Thanks for creating this FLIP Zhu Zhu and Gary!

+1 for adding pipelined region scheduling.

Concerning the extended SlotProvider interface I have an idea how we could
further improve it. If I am not mistaken, then you have proposed to
introduce the two timeouts in order to distinguish between batch and
streaming jobs and to encode that batch job requests can wait if there are
enough resources in the SlotPool (not necessarily being available right
now). I think what we actually need to tell the SlotProvider is whether a
request will use the slot only for a limited time or not. This is exactly
the difference between processing bounded and unbounded streams. If the
SlotProvider knows this difference, then it can tell which slots will
eventually be reusable and which not.

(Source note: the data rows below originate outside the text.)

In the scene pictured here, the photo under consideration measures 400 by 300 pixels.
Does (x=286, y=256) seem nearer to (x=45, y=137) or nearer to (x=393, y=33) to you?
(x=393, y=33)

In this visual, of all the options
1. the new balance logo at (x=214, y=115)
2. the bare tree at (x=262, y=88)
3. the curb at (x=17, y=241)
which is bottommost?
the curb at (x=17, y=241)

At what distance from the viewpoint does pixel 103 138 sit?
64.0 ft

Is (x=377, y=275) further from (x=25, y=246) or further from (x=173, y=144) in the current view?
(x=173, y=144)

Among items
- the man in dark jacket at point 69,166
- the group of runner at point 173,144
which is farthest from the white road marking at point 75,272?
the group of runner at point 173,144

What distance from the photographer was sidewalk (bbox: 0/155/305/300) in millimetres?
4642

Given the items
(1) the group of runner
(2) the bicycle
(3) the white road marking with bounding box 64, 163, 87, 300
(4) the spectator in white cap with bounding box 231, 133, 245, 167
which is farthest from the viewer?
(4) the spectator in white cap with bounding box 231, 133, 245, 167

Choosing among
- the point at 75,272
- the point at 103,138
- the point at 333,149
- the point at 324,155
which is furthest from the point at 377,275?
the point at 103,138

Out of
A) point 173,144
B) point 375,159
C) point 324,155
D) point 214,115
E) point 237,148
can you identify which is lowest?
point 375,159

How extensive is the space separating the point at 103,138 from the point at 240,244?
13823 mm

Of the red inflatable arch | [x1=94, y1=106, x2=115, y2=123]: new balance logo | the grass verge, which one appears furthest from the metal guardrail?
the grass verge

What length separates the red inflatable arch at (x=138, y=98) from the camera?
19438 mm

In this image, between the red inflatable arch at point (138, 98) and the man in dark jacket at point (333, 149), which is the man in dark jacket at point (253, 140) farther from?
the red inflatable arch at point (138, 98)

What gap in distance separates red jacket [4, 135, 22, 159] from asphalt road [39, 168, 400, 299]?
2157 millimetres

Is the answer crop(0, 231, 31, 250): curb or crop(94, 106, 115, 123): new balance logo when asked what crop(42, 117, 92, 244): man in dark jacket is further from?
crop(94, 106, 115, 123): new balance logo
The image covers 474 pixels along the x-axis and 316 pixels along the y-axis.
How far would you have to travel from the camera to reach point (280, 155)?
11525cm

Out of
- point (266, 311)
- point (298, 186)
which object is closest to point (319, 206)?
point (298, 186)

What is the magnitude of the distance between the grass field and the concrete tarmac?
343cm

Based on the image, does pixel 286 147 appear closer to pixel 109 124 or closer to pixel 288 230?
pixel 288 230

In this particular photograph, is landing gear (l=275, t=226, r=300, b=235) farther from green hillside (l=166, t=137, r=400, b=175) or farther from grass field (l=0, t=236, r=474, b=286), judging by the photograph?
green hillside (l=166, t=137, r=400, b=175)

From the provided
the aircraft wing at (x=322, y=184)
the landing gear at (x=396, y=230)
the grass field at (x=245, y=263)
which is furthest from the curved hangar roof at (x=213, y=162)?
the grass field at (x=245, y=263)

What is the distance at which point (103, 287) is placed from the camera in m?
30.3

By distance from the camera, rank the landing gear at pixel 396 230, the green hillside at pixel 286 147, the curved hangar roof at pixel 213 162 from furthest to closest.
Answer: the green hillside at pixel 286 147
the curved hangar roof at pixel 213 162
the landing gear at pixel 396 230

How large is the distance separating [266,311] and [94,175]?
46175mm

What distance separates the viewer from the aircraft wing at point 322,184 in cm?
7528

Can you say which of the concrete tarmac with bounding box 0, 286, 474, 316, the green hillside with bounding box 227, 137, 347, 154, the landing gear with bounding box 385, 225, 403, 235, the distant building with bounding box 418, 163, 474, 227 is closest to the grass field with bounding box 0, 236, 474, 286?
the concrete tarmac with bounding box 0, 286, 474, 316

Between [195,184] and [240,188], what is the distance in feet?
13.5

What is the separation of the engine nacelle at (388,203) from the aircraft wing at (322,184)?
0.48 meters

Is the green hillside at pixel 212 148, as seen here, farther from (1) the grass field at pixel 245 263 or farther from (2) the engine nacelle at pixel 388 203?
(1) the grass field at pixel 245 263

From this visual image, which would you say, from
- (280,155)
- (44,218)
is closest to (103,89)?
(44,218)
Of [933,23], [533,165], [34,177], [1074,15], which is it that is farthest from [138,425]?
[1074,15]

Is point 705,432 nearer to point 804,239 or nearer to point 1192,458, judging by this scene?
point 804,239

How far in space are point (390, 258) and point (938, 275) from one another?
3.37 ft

Based on this it can tell whether a
slot request can be fulfilled eventually or whether we fail after the
specified timeout. Another benefit of this approach would be that we can
easily support mixed bounded/unbounded workloads. What we would need to
know for this approach is whether a pipelined region is processing a
bounded or unbounded stream.

To give an example let's assume we request the following sets of slots
where each pipelined region requires the same slots:

slotProvider.allocateSlots(pr1_bounded, timeout);
slotProvider.allocateSlots(pr2_unbounded, timeout);
slotProvider.allocateSlots(pr3_bounded, timeout);

Let's assume we receive slots for pr1_bounded in < timeout and can then
fulfill the request. Then we request pr2_unbounded. Since we know that
pr1_bounded will complete eventually, we don't fail this request after
timeout. Next we request pr3_bounded after pr2_unbounded has been
completed. In this case, we see that we need to request new resources
because pr2_unbounded won't release its slots. Hence, if we cannot allocate
new resources within timeout, we fail this request.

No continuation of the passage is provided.